Registros armazenados:
□ □ □ □ □ □ □

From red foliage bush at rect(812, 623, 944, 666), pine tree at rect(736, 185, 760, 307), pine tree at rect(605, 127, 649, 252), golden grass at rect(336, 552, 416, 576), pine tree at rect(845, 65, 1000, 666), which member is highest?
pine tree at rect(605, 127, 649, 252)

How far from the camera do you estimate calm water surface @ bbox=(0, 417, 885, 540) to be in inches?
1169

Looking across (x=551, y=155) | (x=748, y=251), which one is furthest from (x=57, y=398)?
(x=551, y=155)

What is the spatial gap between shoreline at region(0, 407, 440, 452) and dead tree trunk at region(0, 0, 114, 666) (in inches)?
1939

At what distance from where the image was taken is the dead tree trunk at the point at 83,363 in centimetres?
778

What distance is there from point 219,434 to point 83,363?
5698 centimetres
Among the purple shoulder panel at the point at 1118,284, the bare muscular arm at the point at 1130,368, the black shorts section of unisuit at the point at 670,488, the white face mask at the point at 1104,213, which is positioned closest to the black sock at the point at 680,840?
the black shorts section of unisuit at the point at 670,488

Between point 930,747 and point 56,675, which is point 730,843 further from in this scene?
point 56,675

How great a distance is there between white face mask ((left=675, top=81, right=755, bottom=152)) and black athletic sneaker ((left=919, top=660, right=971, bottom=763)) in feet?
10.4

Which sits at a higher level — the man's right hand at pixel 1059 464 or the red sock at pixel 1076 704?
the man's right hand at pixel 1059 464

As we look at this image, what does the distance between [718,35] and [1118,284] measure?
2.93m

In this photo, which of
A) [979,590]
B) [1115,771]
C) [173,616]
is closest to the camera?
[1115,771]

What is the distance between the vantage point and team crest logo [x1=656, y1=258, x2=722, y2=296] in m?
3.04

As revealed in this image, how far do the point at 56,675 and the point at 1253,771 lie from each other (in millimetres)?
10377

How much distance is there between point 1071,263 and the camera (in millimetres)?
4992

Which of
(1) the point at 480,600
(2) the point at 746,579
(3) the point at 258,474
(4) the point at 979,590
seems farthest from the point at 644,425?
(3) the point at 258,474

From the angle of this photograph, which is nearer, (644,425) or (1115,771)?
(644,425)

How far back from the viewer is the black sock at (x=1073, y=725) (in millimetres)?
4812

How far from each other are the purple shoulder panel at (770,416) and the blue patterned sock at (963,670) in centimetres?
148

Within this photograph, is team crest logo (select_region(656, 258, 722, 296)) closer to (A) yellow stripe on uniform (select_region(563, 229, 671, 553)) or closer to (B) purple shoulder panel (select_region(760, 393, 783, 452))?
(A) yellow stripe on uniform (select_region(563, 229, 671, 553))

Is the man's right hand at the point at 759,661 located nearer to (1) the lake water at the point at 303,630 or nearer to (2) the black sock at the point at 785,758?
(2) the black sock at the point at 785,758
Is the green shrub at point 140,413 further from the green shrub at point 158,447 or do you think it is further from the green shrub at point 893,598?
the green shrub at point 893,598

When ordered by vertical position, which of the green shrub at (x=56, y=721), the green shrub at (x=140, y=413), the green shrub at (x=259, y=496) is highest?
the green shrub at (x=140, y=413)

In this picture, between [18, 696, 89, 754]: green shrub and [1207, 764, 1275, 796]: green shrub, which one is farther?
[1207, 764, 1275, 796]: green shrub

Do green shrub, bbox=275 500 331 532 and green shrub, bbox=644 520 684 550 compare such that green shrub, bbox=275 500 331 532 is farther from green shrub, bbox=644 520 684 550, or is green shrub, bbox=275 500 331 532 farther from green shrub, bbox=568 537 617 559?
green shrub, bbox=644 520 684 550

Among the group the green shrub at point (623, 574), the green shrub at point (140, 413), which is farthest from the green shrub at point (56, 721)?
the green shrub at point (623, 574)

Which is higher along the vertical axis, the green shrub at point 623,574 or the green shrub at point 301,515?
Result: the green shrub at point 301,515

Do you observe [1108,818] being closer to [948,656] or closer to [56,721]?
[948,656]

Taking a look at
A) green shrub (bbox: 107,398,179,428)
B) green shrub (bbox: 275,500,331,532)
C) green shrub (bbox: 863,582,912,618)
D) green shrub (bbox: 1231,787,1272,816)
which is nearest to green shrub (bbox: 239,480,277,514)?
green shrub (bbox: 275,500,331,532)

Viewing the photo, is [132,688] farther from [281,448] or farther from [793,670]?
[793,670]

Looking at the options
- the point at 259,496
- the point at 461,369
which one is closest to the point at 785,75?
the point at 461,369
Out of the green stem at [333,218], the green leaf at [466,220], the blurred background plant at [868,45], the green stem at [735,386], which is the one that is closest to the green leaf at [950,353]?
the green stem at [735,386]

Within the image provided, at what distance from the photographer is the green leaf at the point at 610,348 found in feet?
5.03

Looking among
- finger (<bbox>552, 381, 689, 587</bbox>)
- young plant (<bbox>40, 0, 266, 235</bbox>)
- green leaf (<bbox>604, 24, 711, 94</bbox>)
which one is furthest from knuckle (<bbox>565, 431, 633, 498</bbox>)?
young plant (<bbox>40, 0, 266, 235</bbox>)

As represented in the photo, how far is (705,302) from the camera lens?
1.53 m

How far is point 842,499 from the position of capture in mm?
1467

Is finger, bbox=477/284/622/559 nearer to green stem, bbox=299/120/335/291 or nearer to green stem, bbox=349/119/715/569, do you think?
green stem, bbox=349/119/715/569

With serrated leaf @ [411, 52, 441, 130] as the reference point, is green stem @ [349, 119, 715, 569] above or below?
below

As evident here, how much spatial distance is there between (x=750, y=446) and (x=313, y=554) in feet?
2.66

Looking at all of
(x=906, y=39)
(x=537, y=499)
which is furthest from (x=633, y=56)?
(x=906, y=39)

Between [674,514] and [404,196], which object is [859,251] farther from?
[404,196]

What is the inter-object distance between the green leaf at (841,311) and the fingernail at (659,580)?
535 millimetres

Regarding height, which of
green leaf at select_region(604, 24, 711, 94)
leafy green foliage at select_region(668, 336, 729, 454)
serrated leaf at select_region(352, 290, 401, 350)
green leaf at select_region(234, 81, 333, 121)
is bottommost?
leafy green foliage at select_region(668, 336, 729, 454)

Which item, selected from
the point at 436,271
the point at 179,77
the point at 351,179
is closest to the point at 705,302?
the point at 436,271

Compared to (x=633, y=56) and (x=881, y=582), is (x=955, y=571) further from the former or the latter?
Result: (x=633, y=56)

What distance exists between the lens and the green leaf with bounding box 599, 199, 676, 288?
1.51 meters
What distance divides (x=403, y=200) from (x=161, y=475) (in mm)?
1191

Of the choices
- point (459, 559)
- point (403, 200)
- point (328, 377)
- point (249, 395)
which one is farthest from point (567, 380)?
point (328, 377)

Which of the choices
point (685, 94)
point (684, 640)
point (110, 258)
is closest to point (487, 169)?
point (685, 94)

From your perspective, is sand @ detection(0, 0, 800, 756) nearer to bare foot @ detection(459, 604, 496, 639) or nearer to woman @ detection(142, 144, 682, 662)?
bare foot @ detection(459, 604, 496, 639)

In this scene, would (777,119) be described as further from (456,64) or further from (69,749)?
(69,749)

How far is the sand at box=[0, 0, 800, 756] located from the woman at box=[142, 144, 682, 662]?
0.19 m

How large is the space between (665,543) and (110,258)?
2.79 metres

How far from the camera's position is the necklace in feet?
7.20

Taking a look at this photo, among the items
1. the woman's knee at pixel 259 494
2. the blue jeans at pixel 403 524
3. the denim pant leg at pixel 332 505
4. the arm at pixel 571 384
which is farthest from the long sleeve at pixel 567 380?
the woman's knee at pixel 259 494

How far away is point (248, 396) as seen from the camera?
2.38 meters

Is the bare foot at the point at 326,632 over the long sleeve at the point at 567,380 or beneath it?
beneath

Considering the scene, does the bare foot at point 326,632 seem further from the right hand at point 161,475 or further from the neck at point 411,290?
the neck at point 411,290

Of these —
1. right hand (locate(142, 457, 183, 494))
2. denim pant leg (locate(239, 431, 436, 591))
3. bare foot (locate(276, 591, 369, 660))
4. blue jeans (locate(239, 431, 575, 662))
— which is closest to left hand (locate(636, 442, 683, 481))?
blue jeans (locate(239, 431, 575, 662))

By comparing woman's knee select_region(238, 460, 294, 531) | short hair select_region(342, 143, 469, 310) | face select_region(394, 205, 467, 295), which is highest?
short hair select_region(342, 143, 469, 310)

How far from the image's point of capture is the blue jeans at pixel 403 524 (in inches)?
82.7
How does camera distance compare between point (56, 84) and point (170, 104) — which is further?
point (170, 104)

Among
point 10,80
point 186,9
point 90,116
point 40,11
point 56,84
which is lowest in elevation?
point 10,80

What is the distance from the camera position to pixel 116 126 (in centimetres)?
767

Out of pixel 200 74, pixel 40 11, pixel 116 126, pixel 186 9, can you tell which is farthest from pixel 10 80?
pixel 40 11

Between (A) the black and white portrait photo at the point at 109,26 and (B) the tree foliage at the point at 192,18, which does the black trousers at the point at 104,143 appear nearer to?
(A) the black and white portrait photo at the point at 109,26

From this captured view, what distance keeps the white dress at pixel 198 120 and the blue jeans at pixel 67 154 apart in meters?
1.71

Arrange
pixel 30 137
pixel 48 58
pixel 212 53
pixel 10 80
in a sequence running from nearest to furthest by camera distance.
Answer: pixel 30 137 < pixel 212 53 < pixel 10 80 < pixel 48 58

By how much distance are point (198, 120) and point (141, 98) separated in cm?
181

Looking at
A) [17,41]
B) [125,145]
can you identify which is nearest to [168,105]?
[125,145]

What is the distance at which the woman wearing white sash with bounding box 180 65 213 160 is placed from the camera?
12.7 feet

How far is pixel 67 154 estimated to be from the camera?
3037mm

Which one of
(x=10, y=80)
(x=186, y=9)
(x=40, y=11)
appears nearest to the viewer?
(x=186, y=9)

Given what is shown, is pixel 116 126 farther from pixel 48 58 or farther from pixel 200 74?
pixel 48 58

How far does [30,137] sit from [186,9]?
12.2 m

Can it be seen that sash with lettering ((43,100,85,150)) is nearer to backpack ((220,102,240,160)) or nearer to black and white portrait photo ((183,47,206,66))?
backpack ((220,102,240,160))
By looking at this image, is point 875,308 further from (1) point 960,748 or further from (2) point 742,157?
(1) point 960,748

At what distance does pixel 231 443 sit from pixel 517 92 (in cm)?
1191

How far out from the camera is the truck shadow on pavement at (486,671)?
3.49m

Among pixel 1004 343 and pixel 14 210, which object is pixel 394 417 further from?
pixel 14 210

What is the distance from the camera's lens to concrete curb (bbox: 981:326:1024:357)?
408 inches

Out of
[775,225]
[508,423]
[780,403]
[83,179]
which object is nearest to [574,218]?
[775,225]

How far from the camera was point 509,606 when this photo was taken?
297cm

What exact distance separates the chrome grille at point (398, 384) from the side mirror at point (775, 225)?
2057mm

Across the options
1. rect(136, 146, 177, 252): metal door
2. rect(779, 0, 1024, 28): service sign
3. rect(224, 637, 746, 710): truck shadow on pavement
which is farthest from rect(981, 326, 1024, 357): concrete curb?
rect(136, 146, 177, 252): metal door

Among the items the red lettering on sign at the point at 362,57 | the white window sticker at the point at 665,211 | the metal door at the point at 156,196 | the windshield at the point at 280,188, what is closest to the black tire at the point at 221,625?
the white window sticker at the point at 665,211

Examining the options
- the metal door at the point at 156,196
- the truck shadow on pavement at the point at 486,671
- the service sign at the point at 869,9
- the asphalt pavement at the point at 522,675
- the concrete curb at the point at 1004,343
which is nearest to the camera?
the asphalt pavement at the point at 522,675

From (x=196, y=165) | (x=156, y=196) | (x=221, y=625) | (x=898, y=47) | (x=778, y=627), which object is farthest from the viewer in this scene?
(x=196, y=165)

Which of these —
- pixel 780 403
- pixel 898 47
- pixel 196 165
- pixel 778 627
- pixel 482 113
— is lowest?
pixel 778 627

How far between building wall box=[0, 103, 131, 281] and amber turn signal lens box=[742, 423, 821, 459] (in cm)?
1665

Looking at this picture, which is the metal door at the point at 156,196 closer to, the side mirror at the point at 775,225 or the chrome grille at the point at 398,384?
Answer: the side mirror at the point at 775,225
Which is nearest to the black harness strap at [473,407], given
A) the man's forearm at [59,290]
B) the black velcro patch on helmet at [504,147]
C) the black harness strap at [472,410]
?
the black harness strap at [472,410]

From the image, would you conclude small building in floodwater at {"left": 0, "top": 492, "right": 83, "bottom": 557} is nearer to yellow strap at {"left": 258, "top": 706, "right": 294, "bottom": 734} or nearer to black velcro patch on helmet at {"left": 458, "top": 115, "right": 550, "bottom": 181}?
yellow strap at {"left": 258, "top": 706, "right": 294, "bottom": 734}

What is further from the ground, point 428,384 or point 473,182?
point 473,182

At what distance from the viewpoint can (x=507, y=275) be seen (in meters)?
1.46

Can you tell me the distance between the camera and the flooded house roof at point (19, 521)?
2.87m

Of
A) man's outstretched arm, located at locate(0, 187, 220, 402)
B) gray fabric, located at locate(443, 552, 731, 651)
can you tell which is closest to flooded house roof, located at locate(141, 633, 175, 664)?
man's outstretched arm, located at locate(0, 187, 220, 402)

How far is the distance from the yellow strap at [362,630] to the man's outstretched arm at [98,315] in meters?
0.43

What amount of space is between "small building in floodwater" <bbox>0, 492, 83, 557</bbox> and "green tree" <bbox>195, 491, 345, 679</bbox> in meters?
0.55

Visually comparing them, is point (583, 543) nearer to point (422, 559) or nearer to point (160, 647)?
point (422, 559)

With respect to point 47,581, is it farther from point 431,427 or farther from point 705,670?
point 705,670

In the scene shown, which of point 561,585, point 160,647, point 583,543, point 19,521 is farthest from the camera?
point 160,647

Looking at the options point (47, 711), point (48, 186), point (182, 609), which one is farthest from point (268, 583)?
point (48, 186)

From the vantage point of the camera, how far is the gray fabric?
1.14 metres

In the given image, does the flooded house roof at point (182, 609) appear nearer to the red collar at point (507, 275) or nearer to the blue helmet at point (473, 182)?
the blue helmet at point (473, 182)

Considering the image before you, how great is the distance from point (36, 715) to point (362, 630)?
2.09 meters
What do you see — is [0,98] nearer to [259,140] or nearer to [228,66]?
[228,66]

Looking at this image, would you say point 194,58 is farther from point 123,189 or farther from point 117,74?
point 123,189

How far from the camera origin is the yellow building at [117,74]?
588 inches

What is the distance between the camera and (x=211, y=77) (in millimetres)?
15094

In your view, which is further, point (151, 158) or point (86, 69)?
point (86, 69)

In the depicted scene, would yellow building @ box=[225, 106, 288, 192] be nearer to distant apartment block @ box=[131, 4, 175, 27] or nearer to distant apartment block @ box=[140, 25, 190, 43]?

□ □ □ □ □ □ □

Redigite sem nenhuma alteração os registros desde a linha que contém "Between [674,514] and" até a linha que contém "535 millimetres", incluindo ambas.

Tarefa concluída:
Between [674,514] and [404,196], which object is [859,251] farther from?
[404,196]

What is the inter-object distance between the green leaf at (841,311) and the fingernail at (659,580)?
535 millimetres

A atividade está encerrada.